(Some records)
########

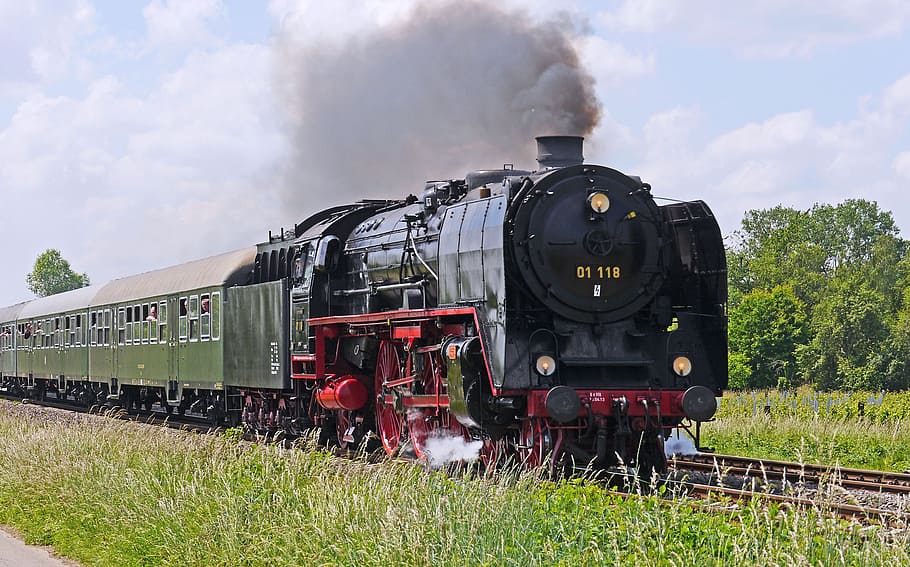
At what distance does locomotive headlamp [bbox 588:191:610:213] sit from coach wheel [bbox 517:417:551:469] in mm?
2437

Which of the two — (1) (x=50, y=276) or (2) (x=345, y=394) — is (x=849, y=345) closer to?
(2) (x=345, y=394)

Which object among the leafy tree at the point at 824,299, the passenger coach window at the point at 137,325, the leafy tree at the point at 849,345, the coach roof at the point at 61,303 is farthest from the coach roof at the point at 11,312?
the leafy tree at the point at 849,345

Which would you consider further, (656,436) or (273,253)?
(273,253)

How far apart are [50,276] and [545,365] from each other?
140254 mm

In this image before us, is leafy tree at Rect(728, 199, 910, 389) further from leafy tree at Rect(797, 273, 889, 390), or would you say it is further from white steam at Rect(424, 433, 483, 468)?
white steam at Rect(424, 433, 483, 468)

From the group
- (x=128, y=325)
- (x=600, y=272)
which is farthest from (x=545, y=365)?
(x=128, y=325)

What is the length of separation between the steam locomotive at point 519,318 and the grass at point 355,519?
5.23 ft

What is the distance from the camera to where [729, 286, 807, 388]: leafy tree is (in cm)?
7738

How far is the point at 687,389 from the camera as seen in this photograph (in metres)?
12.4

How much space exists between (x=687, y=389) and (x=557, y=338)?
62.0 inches

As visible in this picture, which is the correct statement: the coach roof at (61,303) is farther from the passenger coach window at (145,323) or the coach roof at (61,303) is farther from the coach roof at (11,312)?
the passenger coach window at (145,323)

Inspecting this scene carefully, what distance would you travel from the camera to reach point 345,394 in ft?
51.6

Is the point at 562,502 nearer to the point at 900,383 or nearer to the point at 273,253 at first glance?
the point at 273,253

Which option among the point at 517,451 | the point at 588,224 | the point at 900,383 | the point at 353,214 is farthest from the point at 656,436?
the point at 900,383
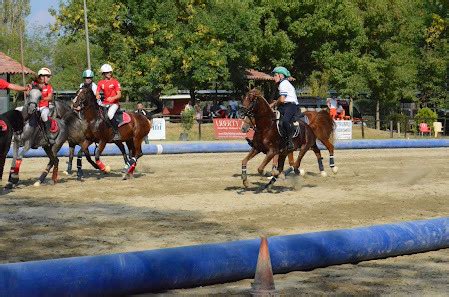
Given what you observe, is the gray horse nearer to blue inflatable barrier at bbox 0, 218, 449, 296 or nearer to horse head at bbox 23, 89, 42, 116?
horse head at bbox 23, 89, 42, 116

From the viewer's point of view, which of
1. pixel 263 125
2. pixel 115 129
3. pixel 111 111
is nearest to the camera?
pixel 263 125

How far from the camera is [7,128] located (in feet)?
54.4

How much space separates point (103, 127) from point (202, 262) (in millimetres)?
12500

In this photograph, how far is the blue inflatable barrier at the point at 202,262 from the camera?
7.66 m

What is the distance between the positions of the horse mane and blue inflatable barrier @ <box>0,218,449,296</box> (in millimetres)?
9092

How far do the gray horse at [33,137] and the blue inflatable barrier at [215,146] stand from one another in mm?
9069

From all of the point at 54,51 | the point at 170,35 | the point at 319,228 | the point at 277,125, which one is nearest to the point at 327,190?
the point at 277,125

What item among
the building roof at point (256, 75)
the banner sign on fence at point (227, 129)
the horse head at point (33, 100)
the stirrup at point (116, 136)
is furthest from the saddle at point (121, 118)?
the building roof at point (256, 75)

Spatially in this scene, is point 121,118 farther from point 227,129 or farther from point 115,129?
point 227,129

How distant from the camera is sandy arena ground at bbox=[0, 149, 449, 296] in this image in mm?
9500

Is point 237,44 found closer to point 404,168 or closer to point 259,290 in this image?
point 404,168

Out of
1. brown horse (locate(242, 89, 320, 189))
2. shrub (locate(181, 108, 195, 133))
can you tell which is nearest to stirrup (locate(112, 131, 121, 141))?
brown horse (locate(242, 89, 320, 189))

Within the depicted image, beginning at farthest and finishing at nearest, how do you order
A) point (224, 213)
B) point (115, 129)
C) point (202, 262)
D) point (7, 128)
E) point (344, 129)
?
point (344, 129)
point (115, 129)
point (7, 128)
point (224, 213)
point (202, 262)

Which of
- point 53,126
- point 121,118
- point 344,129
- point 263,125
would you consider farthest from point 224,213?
point 344,129
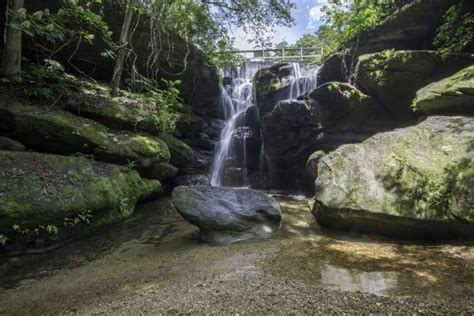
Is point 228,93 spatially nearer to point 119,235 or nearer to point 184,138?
point 184,138

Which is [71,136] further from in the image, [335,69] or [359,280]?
[335,69]

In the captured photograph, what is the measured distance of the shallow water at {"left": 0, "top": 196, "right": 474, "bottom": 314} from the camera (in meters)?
3.30

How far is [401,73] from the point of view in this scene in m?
8.84

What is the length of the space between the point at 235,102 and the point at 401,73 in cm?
905

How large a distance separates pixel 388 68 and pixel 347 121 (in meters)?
2.19

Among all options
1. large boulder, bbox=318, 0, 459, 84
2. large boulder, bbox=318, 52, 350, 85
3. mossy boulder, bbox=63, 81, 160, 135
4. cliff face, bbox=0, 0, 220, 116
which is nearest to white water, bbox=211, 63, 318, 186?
large boulder, bbox=318, 52, 350, 85

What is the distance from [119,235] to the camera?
5.88 meters

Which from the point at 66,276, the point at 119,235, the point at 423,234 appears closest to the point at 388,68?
the point at 423,234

########

[Short task] Please copy every line of the listing above word for word, leaving out the pictures.

[Solution for this exercise]
At what distance does locomotive headlamp [bbox 588:191:610:213] sit from coach wheel [bbox 517:417:551:469] in mm?
2437

Which of the two — (1) (x=50, y=276) or (2) (x=345, y=394) — is (x=849, y=345) closer to?
(2) (x=345, y=394)

Which object among the leafy tree at the point at 824,299, the passenger coach window at the point at 137,325, the leafy tree at the point at 849,345, the coach roof at the point at 61,303 is farthest from the coach roof at the point at 11,312?
the leafy tree at the point at 849,345

Which would you consider further, (656,436) or (273,253)?
(273,253)

How far apart are [50,276] and [545,365] from each other?
140254 mm

In this image before us, is leafy tree at Rect(728, 199, 910, 389) further from leafy tree at Rect(797, 273, 889, 390), or would you say it is further from white steam at Rect(424, 433, 483, 468)?
white steam at Rect(424, 433, 483, 468)

From the group
- (x=128, y=325)
- (x=600, y=272)
which is farthest from (x=545, y=365)?
(x=128, y=325)

What is the length of separation between the steam locomotive at point 519,318 and the grass at point 355,519?
5.23 ft

What is the distance from the camera to where [729, 286, 807, 388]: leafy tree is (in cm)?
7738

How far is the point at 687,389 from the camera as seen in this photograph (in metres)?
12.4

How much space exists between (x=687, y=389) and (x=557, y=338)?
62.0 inches

As visible in this picture, which is the correct statement: the coach roof at (61,303) is farther from the passenger coach window at (145,323) or the coach roof at (61,303) is farther from the coach roof at (11,312)?
the passenger coach window at (145,323)

Inspecting this scene carefully, what distance would you travel from the camera to reach point 345,394 in ft?
51.6

Is the point at 562,502 nearer to the point at 900,383 or nearer to the point at 273,253 at first glance?
the point at 273,253

Which option among the point at 517,451 | the point at 588,224 | the point at 900,383 | the point at 353,214 is farthest from the point at 656,436?
the point at 900,383
Given what you observe, is the gray horse nearer to blue inflatable barrier at bbox 0, 218, 449, 296 or nearer to horse head at bbox 23, 89, 42, 116?
horse head at bbox 23, 89, 42, 116

From the viewer's point of view, which of
1. pixel 263 125
2. pixel 115 129
3. pixel 111 111
is nearest to the camera?
pixel 263 125

How far from the camera is [7,128] located (in feet)?
54.4

How much space separates point (103, 127) from point (202, 262) (in millimetres)?
12500

In this photograph, how far is the blue inflatable barrier at the point at 202,262 from the camera?
7.66 m

What is the distance between the positions of the horse mane and blue inflatable barrier @ <box>0,218,449,296</box> (in millimetres)?
9092

How far do the gray horse at [33,137] and the blue inflatable barrier at [215,146] stand from one another in mm?
9069

From all of the point at 54,51 | the point at 170,35 | the point at 319,228 | the point at 277,125, which one is nearest to the point at 327,190?
the point at 277,125

What item among
the building roof at point (256, 75)
the banner sign on fence at point (227, 129)
the horse head at point (33, 100)
the stirrup at point (116, 136)
is furthest from the saddle at point (121, 118)?
the building roof at point (256, 75)

Spatially in this scene, is point 121,118 farther from point 227,129 or farther from point 115,129?
point 227,129

How distant from the camera is sandy arena ground at bbox=[0, 149, 449, 296] in this image in mm?
9500

Is point 237,44 found closer to point 404,168 or closer to point 259,290 in this image?
point 404,168

Out of
1. brown horse (locate(242, 89, 320, 189))
2. shrub (locate(181, 108, 195, 133))
can you tell which is nearest to stirrup (locate(112, 131, 121, 141))?
brown horse (locate(242, 89, 320, 189))

Within the depicted image, beginning at farthest and finishing at nearest, how do you order
A) point (224, 213)
B) point (115, 129)
C) point (202, 262)
D) point (7, 128)
E) point (344, 129)
?
point (344, 129)
point (115, 129)
point (7, 128)
point (224, 213)
point (202, 262)

Which of
- point 53,126
- point 121,118
- point 344,129
- point 263,125
would you consider farthest from point 224,213?
point 344,129
Is point 228,93 spatially nearer to point 119,235 or nearer to point 184,138?
point 184,138

Which is [71,136] further from in the image, [335,69] or [359,280]?
[335,69]

In the captured photograph, what is the measured distance of the shallow water at {"left": 0, "top": 196, "right": 474, "bottom": 314} from the camera (in meters)?
3.30

How far is [401,73] from the point of view in this scene in m?
8.84

What is the length of the space between the point at 235,102 and the point at 401,73 in cm?
905

How large a distance separates pixel 388 68 and pixel 347 121 (in meters)?
2.19

Among all options
1. large boulder, bbox=318, 0, 459, 84
2. large boulder, bbox=318, 52, 350, 85
3. mossy boulder, bbox=63, 81, 160, 135
4. cliff face, bbox=0, 0, 220, 116
which is nearest to white water, bbox=211, 63, 318, 186?
large boulder, bbox=318, 52, 350, 85

What is the distance from [119,235] to the camera?
5.88 meters

Which from the point at 66,276, the point at 119,235, the point at 423,234 appears closest to the point at 388,68?
the point at 423,234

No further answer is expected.